После заключенного перемирия мы на всякий случай припрятали конский череп в кусты и отправились домой. Встречая по дороге знакомых ребят, мы заговорщически переглядывались: ты меня не выдашь, я тебя не выдам! Ох, до чего же трудно хранить тайну: стиснешь зубы покрепче и заглатываешь обратно слова, а они так и рвутся соскользнуть с твоего языка.
Стараясь не проговориться, Илька от натуги так надулся, что я невольно проникся к нему почтением:
— Ну и важная же птица этот Илька. Видимо, он и правда мой дядюшка!
17
Я до сих пор стеснялся вам признаться, как напугал меня в первый день нашего пребывания в школе… заяц с картинки, висевшей на стене.

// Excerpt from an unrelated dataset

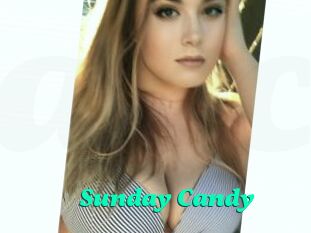 Sunday_Candy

Сжавшись в комок на своей скамье, я озирался вокруг, словно мышь, высунувшаяся из норы. Как вдруг — хоп! — со стены на меня прыгнул невиданных размеров заяц с огромными ушами.
«Заяц!» — чуть было вслух не крикнул я, потрясенный величиной этого косого и воображая, будто я нахожусь где-то на пастбище в горах и пускаюсь вдогонку за выскочившим из кустов зверьком вслед за верным Рыжиком и пастухами.
Никогда в жизни не подпускал меня косой на такое близкое расстояние, а теперь со стены на меня громадными глазищами взирал какой-то заяц-гигант, словно бы укоряя и стыдя:
«Что, испугался! Легко тебе гоняться за зайцем, когда ты на него науськиваешь Рыжика и несешься наперегонки с пастухами, а сейчас небось у самого поджилки трясутся от страха?»